Die Fahrt zurück nach Auckland dauerte den halben Dienstag und verlief recht ereignislos. Unterwegs machten wir nochmal kurz halt an den Whangarei Falls, ungefähr 15 Meter hohe Wasserfälle. Melanie und der Mietwagen zogen dann weiter, Paul und ich blieben für die nächsten drei Nächte in Auckland.

Die erste Nacht kamen wir im Attic Backpackers unter, einem für Auckland-Verhältnisse recht kleinen aber gemütlichem Hostel. Da das Attic für die nächsten beiden Nächte ausgebucht war, mussten wir danach allerdings umziehen. Im Silverfern durften wir dann auch mal die Erfahrung eines sehr schlechten Hostels machen. Das Hostel ist auch nicht weit vom Zentrum entfernt, liegt aber wohl im Obdachlosenviertel Aucklands. Neben der Umgebung ist auch das Hostel an sich sehr ranzig: Im Bad stinkt es nach Pisse, in der Küche stehen überall irgendwelche Sachen herum, die keiner aufräumt sodass auch kein Platz zum Kochen ist, und das Personal ist nicht gerade freundlich. So hielten wir uns so wenig wie möglich im Silverfern auf, und fuhren am Mittwoch auf die vorgelagerte Insel Waiheke.

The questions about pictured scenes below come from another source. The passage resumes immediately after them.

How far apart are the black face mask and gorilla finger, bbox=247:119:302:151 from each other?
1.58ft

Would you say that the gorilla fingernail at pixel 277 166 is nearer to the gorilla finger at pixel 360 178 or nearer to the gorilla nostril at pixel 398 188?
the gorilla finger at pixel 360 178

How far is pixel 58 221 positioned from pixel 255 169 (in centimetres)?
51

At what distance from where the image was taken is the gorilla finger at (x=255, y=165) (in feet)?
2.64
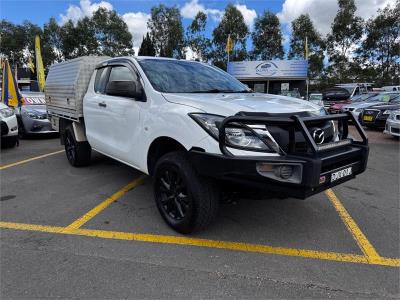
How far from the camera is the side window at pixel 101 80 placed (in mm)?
4957

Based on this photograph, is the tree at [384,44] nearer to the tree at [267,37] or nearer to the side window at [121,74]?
the tree at [267,37]

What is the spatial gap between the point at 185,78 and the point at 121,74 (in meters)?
0.98

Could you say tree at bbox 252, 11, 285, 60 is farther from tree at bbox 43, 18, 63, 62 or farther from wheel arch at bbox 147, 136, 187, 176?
wheel arch at bbox 147, 136, 187, 176

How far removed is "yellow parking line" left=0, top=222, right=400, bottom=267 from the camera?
3.00 m

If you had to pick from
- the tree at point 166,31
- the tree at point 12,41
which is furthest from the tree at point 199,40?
the tree at point 12,41

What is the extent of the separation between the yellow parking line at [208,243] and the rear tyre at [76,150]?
2.35 m

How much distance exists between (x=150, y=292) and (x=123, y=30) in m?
54.5

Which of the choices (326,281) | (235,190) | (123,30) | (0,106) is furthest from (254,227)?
(123,30)

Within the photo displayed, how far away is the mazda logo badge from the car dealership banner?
28.8 meters

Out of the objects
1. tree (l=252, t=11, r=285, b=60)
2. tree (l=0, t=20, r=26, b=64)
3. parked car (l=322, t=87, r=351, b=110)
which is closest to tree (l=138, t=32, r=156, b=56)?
tree (l=252, t=11, r=285, b=60)

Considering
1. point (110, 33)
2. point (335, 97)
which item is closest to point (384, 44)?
point (335, 97)

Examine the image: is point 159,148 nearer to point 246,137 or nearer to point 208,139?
point 208,139

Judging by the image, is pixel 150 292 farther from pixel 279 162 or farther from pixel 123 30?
pixel 123 30

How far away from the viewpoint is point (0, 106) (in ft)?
25.5
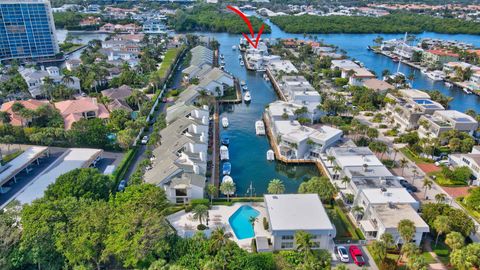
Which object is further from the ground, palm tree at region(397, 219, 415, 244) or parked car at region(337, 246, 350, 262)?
palm tree at region(397, 219, 415, 244)

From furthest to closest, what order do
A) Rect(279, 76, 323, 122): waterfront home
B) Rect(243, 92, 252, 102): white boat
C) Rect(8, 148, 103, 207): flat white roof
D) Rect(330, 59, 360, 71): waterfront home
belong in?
Rect(330, 59, 360, 71): waterfront home → Rect(243, 92, 252, 102): white boat → Rect(279, 76, 323, 122): waterfront home → Rect(8, 148, 103, 207): flat white roof

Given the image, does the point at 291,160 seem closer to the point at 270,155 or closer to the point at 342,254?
the point at 270,155

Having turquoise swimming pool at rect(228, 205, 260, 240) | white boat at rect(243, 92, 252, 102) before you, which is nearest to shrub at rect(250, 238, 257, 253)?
turquoise swimming pool at rect(228, 205, 260, 240)

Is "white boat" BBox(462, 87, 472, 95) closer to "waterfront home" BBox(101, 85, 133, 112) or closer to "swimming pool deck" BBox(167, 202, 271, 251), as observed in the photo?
"swimming pool deck" BBox(167, 202, 271, 251)

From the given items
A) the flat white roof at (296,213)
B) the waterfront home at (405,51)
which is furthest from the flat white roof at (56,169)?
the waterfront home at (405,51)

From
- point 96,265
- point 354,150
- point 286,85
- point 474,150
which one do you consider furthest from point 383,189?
point 286,85

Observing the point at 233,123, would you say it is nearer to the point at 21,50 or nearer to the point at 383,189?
the point at 383,189

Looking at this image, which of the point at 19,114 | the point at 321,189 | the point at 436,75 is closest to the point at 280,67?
the point at 436,75

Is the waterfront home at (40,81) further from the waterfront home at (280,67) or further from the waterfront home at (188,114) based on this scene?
the waterfront home at (280,67)
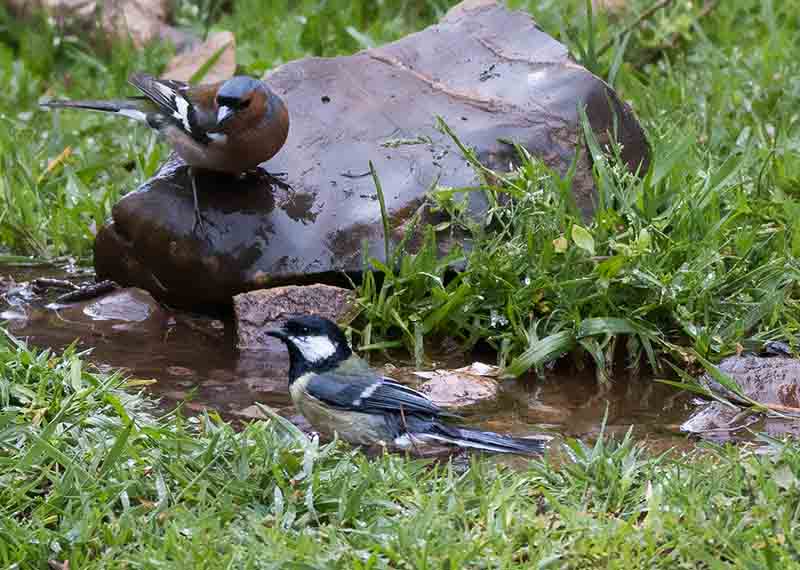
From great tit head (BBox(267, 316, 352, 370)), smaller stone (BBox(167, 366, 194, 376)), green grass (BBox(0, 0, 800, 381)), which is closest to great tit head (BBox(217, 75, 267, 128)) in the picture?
green grass (BBox(0, 0, 800, 381))

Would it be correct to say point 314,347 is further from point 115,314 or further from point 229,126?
point 115,314

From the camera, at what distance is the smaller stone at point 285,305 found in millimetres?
5594

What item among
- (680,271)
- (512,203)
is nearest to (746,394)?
(680,271)

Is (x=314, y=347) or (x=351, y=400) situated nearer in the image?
(x=351, y=400)

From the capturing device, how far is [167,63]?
8.81 m

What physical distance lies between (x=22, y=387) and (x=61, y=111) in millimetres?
4138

Waiheke ist nach Nord- und Südinsel die drittgrößte Insel Neuseelands. Mit dem Schiff fährt man 35 Minuten von Auckland aus, wobei man noch an einigen weiteren kleinen und größtenteils unbewohnten Inseln vorbei fährt. Waiheke ist vor allem auf der Westseite bewohnt, im Osten schließt sich ein Naturreservat an. Auf der Insel angekommen fuhren wir zunächst zur Rocky Bay im Süden mit dem Bus. Die hat ihren Namen zurecht, der Sand ist sehr grob und es gibt viele Felsen, die größtenteils mit Muscheln überzogen sind. Auf dem gesamten Strand war außer uns keine Menschenseele. Von der Rocky Bay aus folgten wir einem Trail in Richtung Reservat. Dieser führte durch den für Neuseeland typischen native bush, eine Kombination aus Laubbäumen, Palmen und Farnen. Letztere sind deutlich größer als alle, die man aus Europa kennt. Beim Durchlaufen bekommt man schon ein bisschen Dschungel-Feeling. Nach ein paar Kilometern mündet der Weg wieder auf die Straße, vorher bekamen wir aber noch geniale Ausblicke über die Insel von oben zu sehen.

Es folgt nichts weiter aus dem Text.